Congresswoman Jackie Speier introduced the Intimate Privacy Protection Act to Congress today, taking a hard stance against the immoral practice of sharing sexually explicit images without proper consent.

“Technology today makes it possible to destroy a person’s life with the click of a button or a tap on a cell phone. That is all anyone needs to broadcast another person’s private images without their consent,” Speier said in a statement. “The damage caused by these attacks can crush careers, tear apart families, and, in the worst cases, has led to suicide.”

IPPA would make it illegal to share those images without the consent of their subjects, whether that takes the form of revenge porn shared after a breakup, the release of nude celebrity photos, or the distribution of sexually explicit images of people in nursing homes, to name a few scenarios that are covered by the bill. IPPA has drawn support from both political parties; victims rights organizations; and technology companies like Facebook and Twitter, both of which have banned revenge porn from their respective platforms.
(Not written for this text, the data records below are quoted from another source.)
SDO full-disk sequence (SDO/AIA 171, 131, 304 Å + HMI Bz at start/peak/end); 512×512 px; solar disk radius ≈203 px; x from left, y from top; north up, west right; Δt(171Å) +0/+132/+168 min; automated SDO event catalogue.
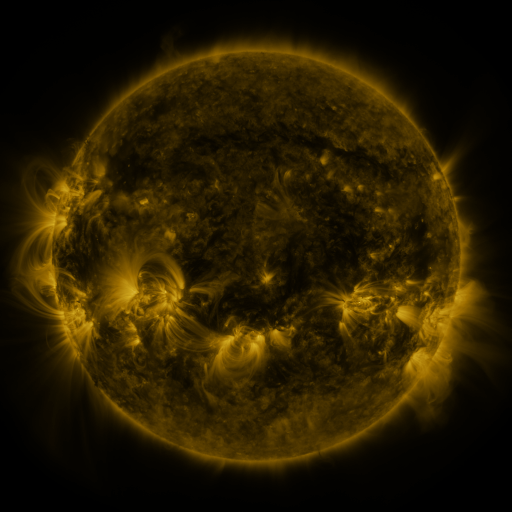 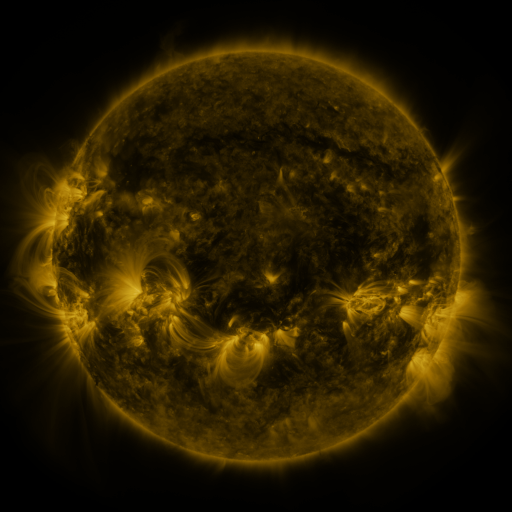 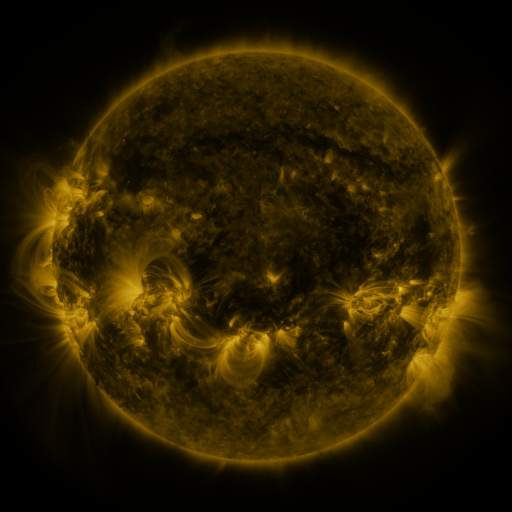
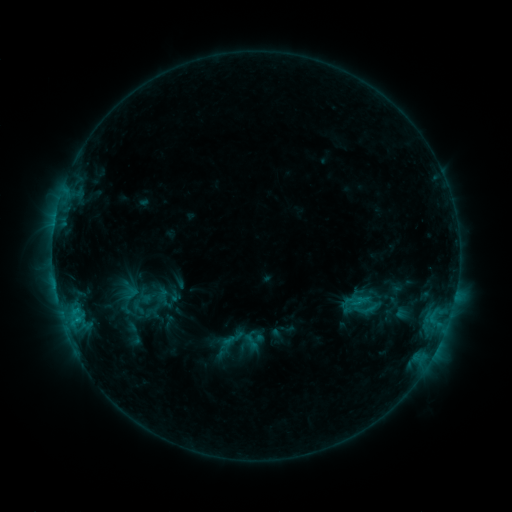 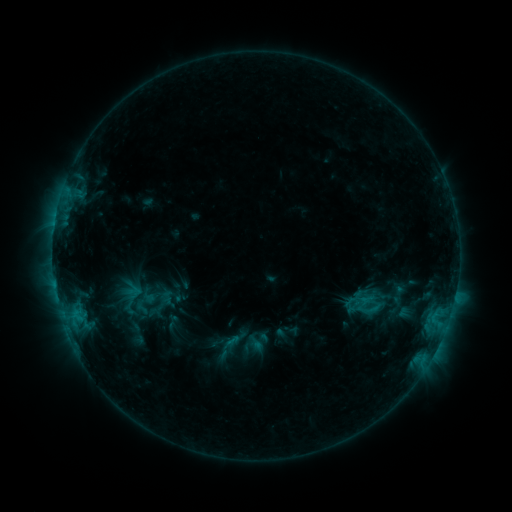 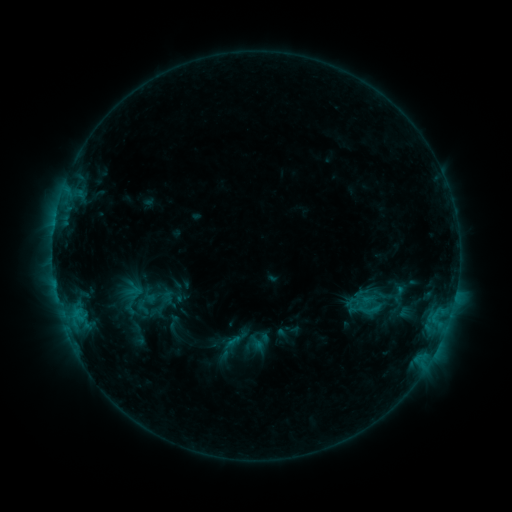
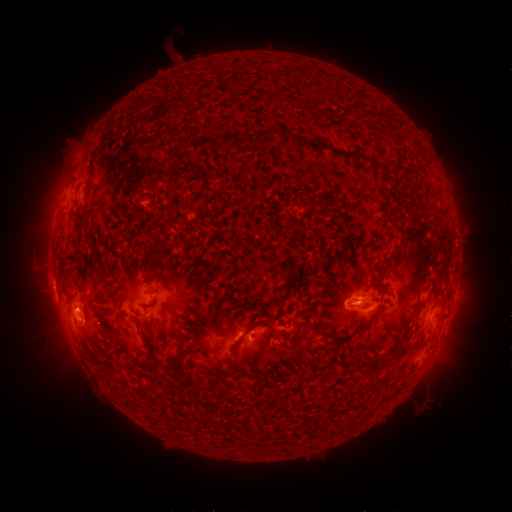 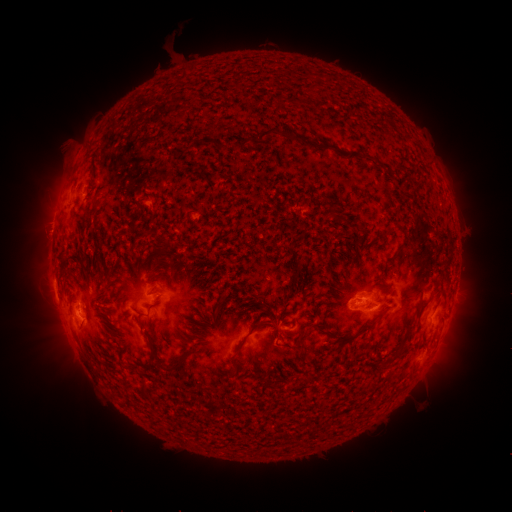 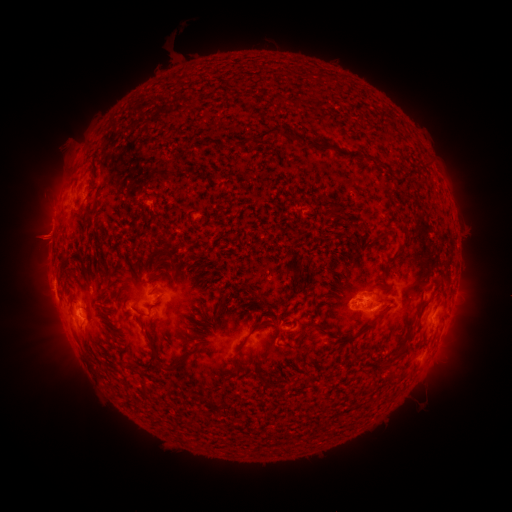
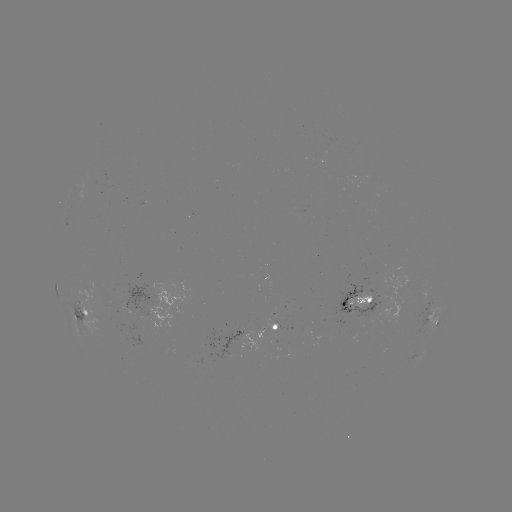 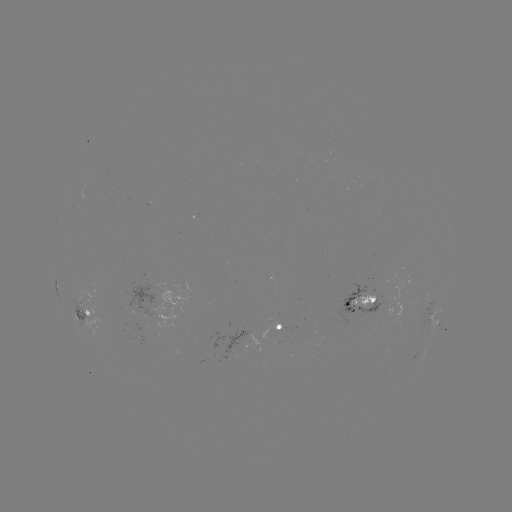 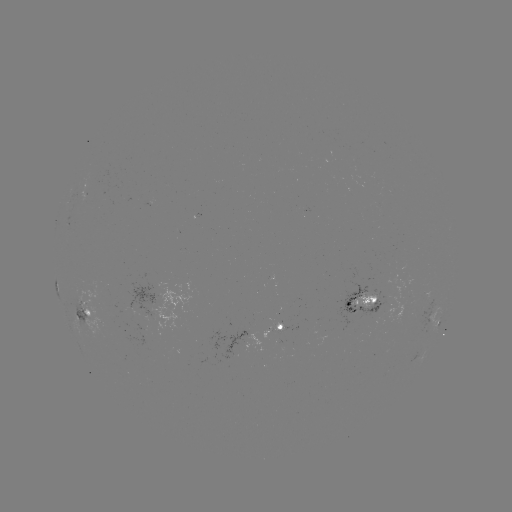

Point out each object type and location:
emerging-flux region: (372, 300)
Until now, revenge porn has existed in a curious state of semi-legality, without any unifying federal legislation covering what is clearly a criminal act. Some 34 states have already introduced similar laws, but IPPA is supposed to unify these rules and make it so anyone in the U.S. has legal backing in their fight to protect their privacy. That’s a much better solution than requiring women to copyright their breasts — which in itself is an invasion of privacy that requires sending a nude photo to the U.S. Copyright Office — so they can force revenge porn sites to remove images that they never expected to be shared with the general public by someone they had trusted.

“Celebrities and other high profile victims might be able take on these predators in civil courts, but the average person can’t afford that option,” Speier said in her statement. “Even more disturbing is the number of victims who have mustered the courage and strength to pursue criminal charges, only to learn there is no law that protects them. My bill will fix that appalling legal failure.”

IPPA will also provide safe havens for people who worry that banning the publication of sexually explicit images could violate freedom of speech. The bill “contains explicit statutory protections for First Amendment rights” and was written so that the “disclosure of private information that is public, voluntary or in the bona fide public interest would not be criminalized,” according to Speier’s announcement.

All told, the IPPA sounds like a compromise anyone can get behind — and, based on its bipartisan support as well as backing from other important organizations like the National Organization for Women, many people already have. It probably won’t stop people from sharing revenge porn, but it should at least give them pause, and give their victims the ability to retake their privacy through the courts.